The longtime leader of Muzeum Sztuki in Łódź, Poland has been unceremoniously ousted from his position, marking the latest in a series of recent high-profile museum departures imposed by the country’s right-wing government.
Jarosław Suchan, who has led the museum since 2006, developed a reputation for promoting cutting-edge art and forging institutional relationships with major museums abroad, effectively putting the small Polish venue on the international art map.
Yet the state Ministry of Culture and Heritage declined to renew his contract last December, offering him the title of interim director instead. For many, his firing was just a matter of time.
“I thought that I would be informed in advance, and in the meantime it happened overnight,” Suchan told the news site Wyborcza. “I’ve been living in uncertainty since the middle of last year. I’m fed up.”
Suchan will be replaced by Andrzej Biernacki, a painter and the purveyor of a private gallery in a small town roughly an hour outside Łódź. Biernacki steps into the role with no previous institutional leadership experience.
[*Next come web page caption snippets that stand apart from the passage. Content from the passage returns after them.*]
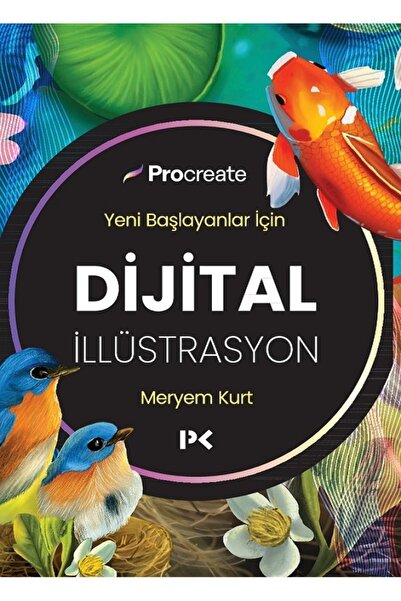 Profil Kitap Yeni Başlayanlar İçin Dijital İllüstrasyon Meryem Kurt Profil Kitap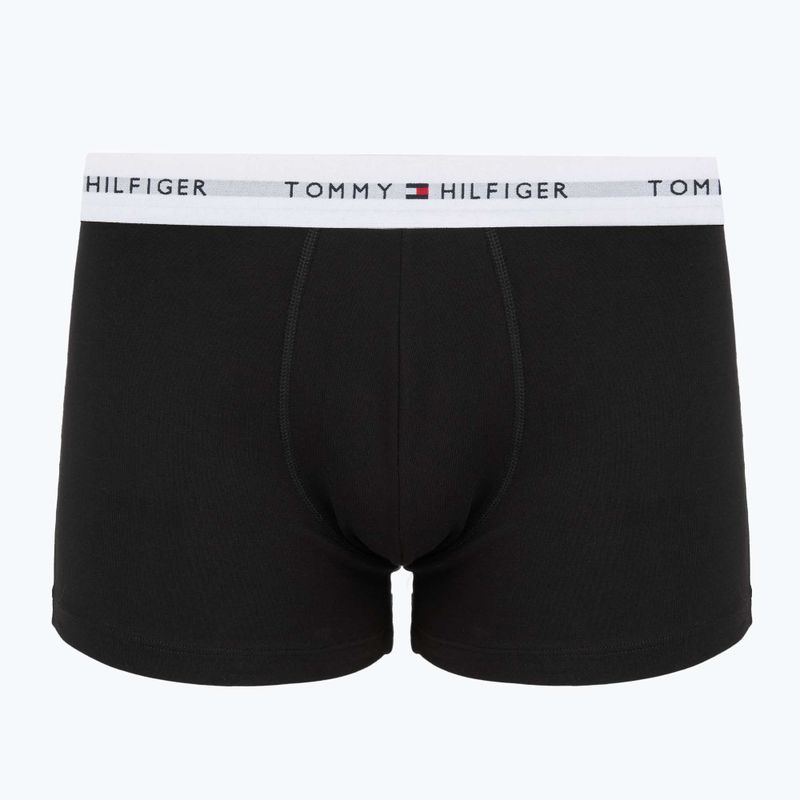 Bokserki Tommy Hilfiger Trumk 7 par black 2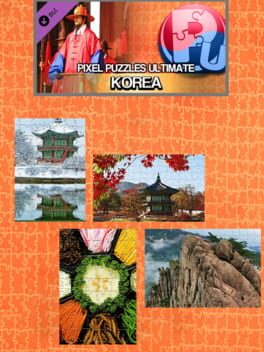 Pixel Puzzles Ultimate: Korea Cover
“I am not going to get rid of the conceptual art that was acquired for the collection and is exhibited,” Biernacki said. “But I intend to diversify the [work on] offer, introduce other narratives. No one said that you should only deal with pro-environmental, gender, or queer art that is promoted by the Western cultural institutions.”
Biernacki was hand-chosen for the position this week by Jarosław Sellin, Poland’s deputy minister of culture and national heritage.
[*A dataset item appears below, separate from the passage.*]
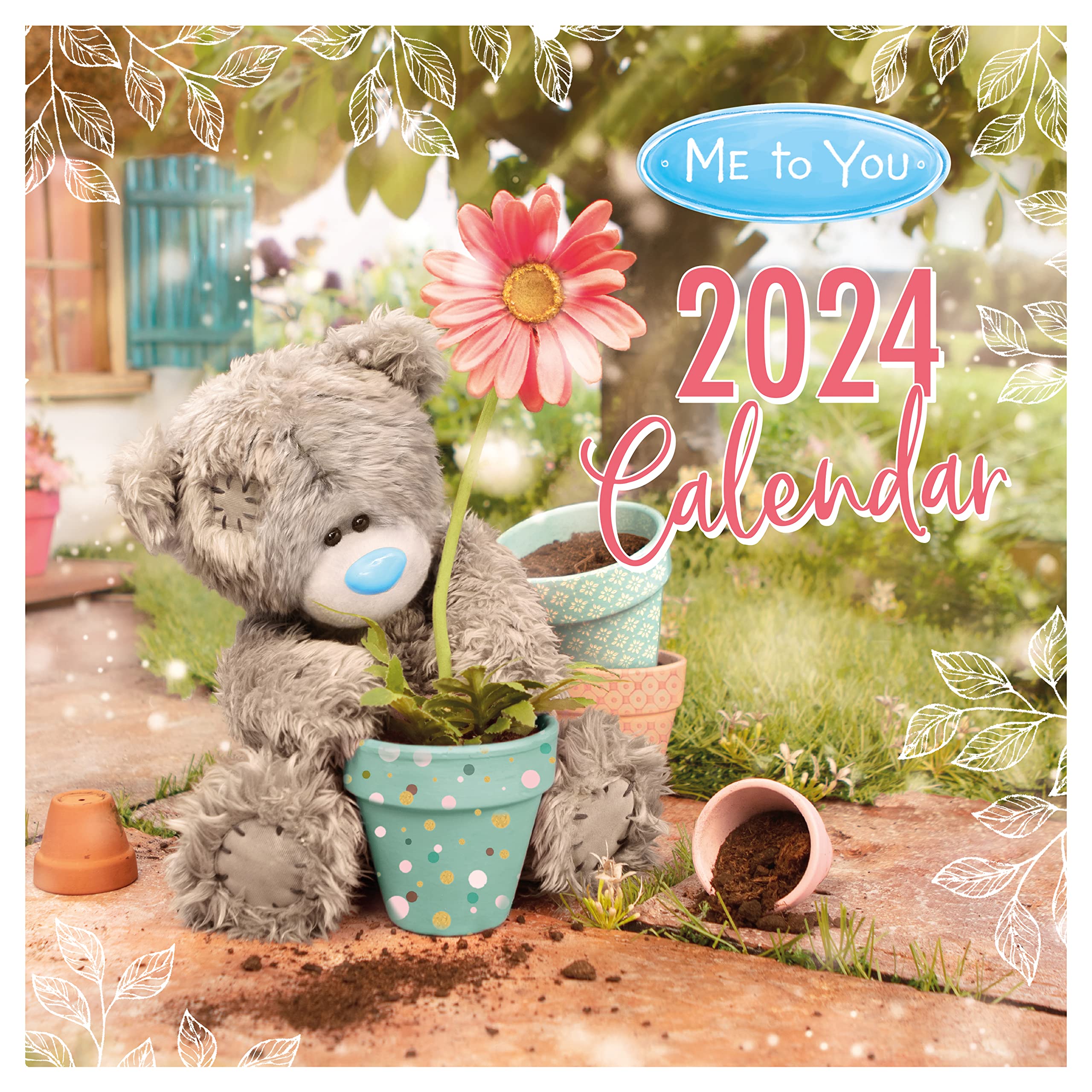 Me to You Photo Finish Tatty Teddy 2024 Square Calendar, 30 X 30CM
Operating under the populist Law and Justice party, the ministry has axed multiple museum heads in recent years, replacing them with figures aligned with the group’s anti-LGBTQ and anti-immigrant ideals. Critics see the moves as part of a larger trend of the Law and Justice party reforms.
In 2019, Małgorzata Ludwisiak was dismissed as director of the Ujazdowski Castle Centre for Contemporary Art in Warsaw, and in 2021, Hanna Wróblewska was removed as interim director of the Zachęta National Gallery of Art, also in Warsaw. Wróblewska was replaced with a painter and drummer.
During his 16-year tenure atop Muzeum Sztuki, Suchan established partnerships with the Museum of Modern Art in New York, the Museo Nacional Centro de Arte Reina Sofía in Madrid, and the Centre Pompidou in Paris. He oversaw renovations to the museum’s M1 and M3 locations—home to the institution’s collection of modern art and old masters, respectively—as well as the creation of a second museum branch in Łódź’s Manufaktura district.
“Replacing a director makes sense when the institution is in poor condition, but Muzeum Sztuki has had a fairly successful run, marked by highly rated exhibitions and strong international collaborations,” Suchan told the Art Newspaper last year, after his contract was not renewed.
“Of course, [the ministry of culture and the regional government] have the legal right to replace me [but] I don’t think it’s motivated by concern for the welfare of the institution.”